Hospitals & Health Networks recently published an article on reining in hospital inpatient drug costs. They spoke with a number of hospital pharmacy leaders who offered several tactics to reduce drug spend:
Seven ways to manage drug costs
- Explore “gray” indications. Check medications to see if there are gray areas or questions about whether an expensive drug is indicated or whether a less expensive alternative with the same efficacy and safety could be substituted.
- Identify drugs that have gone up in price. Develop a data analytics tool that alerts pharmacy staff to significant spikes in pricing so they can work with clinicians to rapidly identify lower-cost options. The tool could also calculate the financial impact to the hospital based on annual usage of the drug.
- Negotiate volume discounts. Using the process of therapeutic interchange — where a pharmacist and doctors identify a few drugs in each drug class that will be used exclusively by the hospital — you can seek discounts on your first-line drugs through a GPO that negotiates prices directly with a drug manufacturer.
- Manage drug inventories. Maintain tighter control over automated dispensing cabinets on nursing units. Weed out unused, duplicate and low-use drugs from storage areas.

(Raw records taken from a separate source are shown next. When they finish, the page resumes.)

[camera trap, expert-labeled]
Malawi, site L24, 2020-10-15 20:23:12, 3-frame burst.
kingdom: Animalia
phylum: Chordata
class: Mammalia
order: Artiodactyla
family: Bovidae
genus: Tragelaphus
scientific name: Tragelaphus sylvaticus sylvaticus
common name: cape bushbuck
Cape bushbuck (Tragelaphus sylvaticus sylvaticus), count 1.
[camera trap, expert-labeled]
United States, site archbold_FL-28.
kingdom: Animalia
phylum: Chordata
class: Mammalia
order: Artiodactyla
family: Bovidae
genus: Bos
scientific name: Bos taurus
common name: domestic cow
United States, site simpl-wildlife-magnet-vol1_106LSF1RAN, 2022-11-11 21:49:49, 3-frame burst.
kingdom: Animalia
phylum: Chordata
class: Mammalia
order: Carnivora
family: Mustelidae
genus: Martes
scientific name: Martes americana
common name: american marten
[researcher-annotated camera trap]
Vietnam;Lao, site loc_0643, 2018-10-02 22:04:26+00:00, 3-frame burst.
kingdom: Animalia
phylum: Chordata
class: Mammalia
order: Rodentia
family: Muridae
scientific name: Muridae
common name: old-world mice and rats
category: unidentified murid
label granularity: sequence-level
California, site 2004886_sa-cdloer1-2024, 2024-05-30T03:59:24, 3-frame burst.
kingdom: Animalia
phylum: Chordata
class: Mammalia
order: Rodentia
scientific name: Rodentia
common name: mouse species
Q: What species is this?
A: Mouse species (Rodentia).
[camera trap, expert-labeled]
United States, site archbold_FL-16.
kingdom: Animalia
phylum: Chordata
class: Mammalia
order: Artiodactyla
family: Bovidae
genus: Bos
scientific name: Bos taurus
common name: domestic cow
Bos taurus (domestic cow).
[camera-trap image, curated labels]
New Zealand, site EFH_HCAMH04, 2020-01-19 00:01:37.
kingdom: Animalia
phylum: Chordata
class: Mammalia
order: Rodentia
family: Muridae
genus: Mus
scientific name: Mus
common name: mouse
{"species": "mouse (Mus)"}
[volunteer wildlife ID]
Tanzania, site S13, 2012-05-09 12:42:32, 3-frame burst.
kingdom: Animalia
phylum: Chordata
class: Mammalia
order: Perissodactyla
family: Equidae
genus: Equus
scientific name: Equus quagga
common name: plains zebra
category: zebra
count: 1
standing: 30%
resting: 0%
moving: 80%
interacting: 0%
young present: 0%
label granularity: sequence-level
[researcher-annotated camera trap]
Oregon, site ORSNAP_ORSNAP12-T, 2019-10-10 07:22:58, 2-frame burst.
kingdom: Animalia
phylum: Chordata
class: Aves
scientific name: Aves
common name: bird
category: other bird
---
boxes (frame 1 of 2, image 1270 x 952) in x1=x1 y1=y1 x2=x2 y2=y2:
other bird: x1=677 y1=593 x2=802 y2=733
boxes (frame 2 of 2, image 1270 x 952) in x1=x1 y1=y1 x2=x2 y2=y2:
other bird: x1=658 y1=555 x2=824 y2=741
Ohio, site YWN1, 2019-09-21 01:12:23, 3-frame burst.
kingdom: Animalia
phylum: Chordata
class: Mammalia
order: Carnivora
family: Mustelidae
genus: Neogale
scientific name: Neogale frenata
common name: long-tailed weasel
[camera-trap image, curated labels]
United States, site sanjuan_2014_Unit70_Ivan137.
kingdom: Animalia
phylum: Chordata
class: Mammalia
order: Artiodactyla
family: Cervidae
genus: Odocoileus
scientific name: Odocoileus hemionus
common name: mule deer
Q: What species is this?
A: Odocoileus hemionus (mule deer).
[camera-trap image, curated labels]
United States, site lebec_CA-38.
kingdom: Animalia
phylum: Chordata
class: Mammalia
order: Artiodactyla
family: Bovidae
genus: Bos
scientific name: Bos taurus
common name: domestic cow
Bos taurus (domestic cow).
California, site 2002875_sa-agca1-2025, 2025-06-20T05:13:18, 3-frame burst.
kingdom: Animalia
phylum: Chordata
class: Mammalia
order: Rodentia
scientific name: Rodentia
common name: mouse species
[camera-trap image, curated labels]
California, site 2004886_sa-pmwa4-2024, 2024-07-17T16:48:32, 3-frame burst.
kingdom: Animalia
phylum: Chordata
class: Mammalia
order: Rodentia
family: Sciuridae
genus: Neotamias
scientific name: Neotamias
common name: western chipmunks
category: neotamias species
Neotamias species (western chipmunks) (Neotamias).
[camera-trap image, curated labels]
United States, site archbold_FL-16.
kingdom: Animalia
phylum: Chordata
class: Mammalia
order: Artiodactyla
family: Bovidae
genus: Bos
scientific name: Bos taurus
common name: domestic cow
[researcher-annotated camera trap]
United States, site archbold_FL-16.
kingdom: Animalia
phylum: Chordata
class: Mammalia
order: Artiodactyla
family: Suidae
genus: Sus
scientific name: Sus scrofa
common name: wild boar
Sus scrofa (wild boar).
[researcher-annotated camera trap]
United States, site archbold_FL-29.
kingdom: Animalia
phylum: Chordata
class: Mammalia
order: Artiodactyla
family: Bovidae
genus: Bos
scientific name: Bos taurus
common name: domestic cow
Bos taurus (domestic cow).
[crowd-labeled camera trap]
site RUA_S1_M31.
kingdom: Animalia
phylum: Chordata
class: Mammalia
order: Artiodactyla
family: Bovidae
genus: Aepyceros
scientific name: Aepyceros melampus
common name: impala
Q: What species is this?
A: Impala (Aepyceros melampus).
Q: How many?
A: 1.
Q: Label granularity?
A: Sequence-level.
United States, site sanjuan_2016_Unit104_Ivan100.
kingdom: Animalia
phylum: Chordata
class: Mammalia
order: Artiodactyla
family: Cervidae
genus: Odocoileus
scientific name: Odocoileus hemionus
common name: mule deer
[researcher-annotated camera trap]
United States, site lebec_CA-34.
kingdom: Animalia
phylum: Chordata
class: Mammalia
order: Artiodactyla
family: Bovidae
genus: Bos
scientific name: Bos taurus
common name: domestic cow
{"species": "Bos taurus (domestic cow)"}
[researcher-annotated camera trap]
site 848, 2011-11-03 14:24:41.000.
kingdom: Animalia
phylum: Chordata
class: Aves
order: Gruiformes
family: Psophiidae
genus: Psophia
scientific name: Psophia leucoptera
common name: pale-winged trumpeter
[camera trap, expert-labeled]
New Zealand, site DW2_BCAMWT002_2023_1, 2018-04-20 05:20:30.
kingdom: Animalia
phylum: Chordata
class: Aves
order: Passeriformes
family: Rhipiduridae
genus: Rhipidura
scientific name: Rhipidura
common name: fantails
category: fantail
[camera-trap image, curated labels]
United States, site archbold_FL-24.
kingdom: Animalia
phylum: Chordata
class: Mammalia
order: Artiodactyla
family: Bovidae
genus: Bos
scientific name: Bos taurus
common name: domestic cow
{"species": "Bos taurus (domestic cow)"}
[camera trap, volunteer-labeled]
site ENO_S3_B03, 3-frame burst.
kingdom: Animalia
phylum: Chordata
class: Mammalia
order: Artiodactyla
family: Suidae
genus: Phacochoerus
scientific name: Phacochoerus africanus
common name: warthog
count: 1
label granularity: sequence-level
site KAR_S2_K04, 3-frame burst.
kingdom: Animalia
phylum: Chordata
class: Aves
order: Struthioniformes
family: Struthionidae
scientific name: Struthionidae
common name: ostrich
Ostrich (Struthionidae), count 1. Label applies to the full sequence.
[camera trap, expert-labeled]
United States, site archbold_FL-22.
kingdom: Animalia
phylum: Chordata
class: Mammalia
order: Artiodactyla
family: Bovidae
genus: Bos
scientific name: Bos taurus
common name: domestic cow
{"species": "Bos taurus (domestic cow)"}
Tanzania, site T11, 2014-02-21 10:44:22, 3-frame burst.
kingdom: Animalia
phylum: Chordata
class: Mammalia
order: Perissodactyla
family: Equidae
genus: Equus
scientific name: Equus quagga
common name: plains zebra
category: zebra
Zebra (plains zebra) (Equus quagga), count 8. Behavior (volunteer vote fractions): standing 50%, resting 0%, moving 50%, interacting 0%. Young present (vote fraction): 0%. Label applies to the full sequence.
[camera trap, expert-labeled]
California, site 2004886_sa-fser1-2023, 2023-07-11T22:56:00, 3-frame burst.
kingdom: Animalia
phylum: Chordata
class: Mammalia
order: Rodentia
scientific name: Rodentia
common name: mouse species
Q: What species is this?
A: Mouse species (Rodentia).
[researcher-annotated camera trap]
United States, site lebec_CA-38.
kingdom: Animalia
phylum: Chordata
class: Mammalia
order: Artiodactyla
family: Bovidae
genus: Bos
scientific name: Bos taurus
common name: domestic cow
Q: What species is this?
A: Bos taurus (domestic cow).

- Try extended dating. Work in tandem with an analytical laboratory to test the stability of some medications and extend their expiration dates.
- Use consignment services. Identify certain high-cost, low-use drugs and partner with a consignment service to have these drugs delivered on an as-needed basis, rather than storing them in house.
- EHR transparency tools. Build an alert system into your EHR that can prompt physicians at the point of prescribing medications to explore other similar drug options. Similar drugs are rated by costs so physicians know exactly what the cost of the drug is that they are prescribing.
Foundational to these suggestions, however, is the ability to quickly determine what is driving cost increases. Is it price, volume or utilization? Generally, drug cost increases are a combination of these three elements but strategy and tactics to address these elements will differ and it is important for hospitals to be able to understand their cost drivers and adjust accordingly. Too often organizations do not invest in proper drug cost analytics capabilities. Having data analytics software that can quickly identify cost trends and point you to the source is a wise investment. Also, having data analysts that can focus on creating actionable information for decision-making on drug costs is a wise investment. Far too often the highest price pharmacy talent is working to mine and analyze data when this could be done much more effectively and economically by well trained analysts.